When you're trying to get started, don't be too critical of whatever beginning offers itself. Later, when you're revising, however, you should look critically and suspiciously at your opening. It isn't unusual to find that the first paragraph of the first draft of an informal essay can be lopped off completely with nothing much lost. Cruel and unfeeling as it may seem, the best way to a good opening is often to take one last long look at your original beginning and chop it.

Such radical surgery isn't always the answer, however. The essential requirement is to open smoothly and quickly, to draw your readers into the essay itself, not into an explanation of why you're writing or of what the essay might prove.

If you still don't feel sure about your paper's opening, one final suggestion may help. The seed of a good beginning is often contained in the ending. Think of your ending as a goal, a destination, a place you're working toward. Ask what it is about this point that makes you want to end here rather than somewhere else. Now read back over the essay as a whole and look for a possible starting point, some word, image, or incident that connects with the ending.

Sooner or later, you need to ask: what is it that makes all these ideas and images belong in a single essay? You won't know the answer when you begin writing. But as the essay takes shape, you should start to see what you're working toward, what it is about this subject that makes you want to write about it, what point you have to get across before the essay's promise is fulfilled.

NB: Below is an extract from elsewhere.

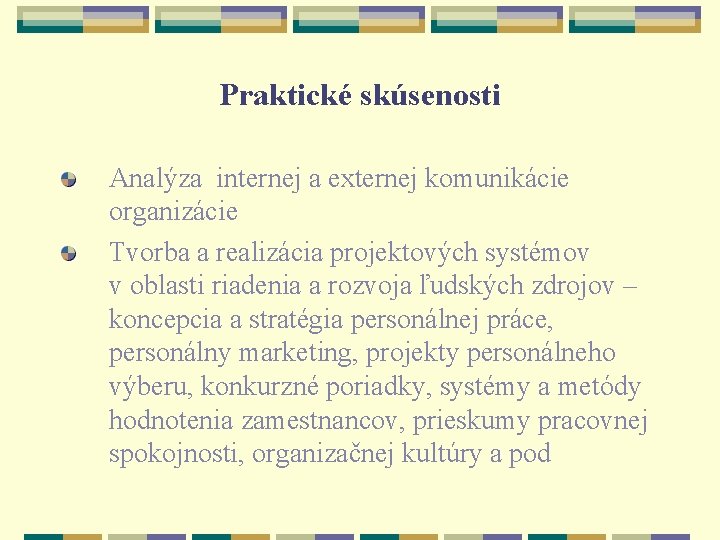 Praktické skúsenosti

Analýza internej a externej komunikácie organizácie

Tvorba a realizácia projektových systémov v oblasti riadenia a rozvoja ľudských zdrojov – koncepcia a stratégia personálnej práce, personálny marketing, projekty personálneho výberu, konkurzné poriadky, systémy a metódy hodnotenia zamestnancov, prieskumy pracovnej spokojnosti, organizačnej kultúry a pod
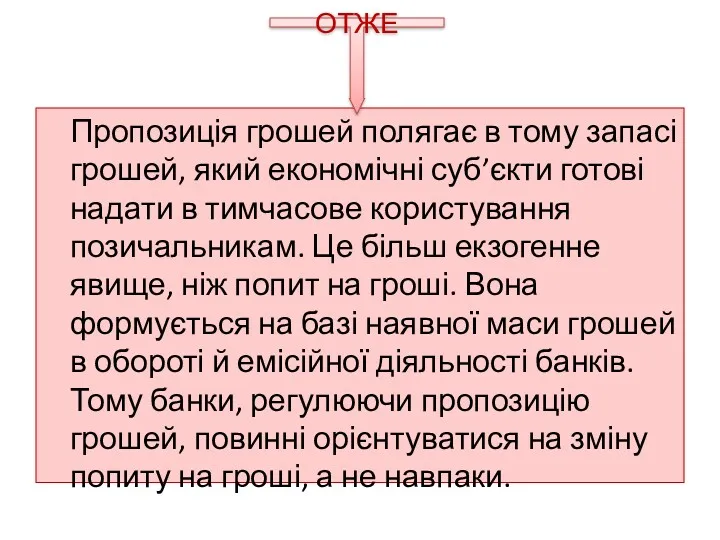 ОТЖЕ

Пропозиція грошей полягає в тому запасі грошей, який економічні суб’єкти готові надати в тимчасове користування позичальникам. Це більш екзогенне явище, ніж попит на гроші. Вона формується на базі наявної маси грошей в обороті й емісійної діяльності банків. Тому банки, регулюючи пропозицію грошей, повинні орієнтуватися на зміну попиту на гроші, а не навпаки.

Having reached that point, you should be able to look back over your writing and find the beginning. If you can do that, your readers, when they reach the end of your paper, should feel a sense of satisfaction and closure. The point should be clear, the cycle complete. Nothing should remain to be said.


6.9 Read the opening and closing of your most recent draft of an informal essay. Does your opening contain unnecessary explanation that could be deleted or replaced by vivid, concrete imagery? Does your ending introduce a new topic or try too hard to drive home a point that you've already made? What reader expectations does your opening set up? Have these expectations been satisfied by the closing? Rework the opening and closing of your essay and then write a draft that's ready for final editing.